Take the line with "Perfezione Everyday bralette" as the first line and the last line of the data as the final one. Write out those lines exactly, and no others.
[Supplied data Boundary: Start]
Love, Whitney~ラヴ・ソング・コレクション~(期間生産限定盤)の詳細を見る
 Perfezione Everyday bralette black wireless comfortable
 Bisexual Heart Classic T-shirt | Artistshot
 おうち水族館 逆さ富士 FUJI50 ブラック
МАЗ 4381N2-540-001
[Supplied data Boundary: End]
Response box:
 Perfezione Everyday bralette black wireless comfortable
 Bisexual Heart Classic T-shirt | Artistshot
 おうち水族館 逆さ富士 FUJI50 ブラック
МАЗ 4381N2-540-001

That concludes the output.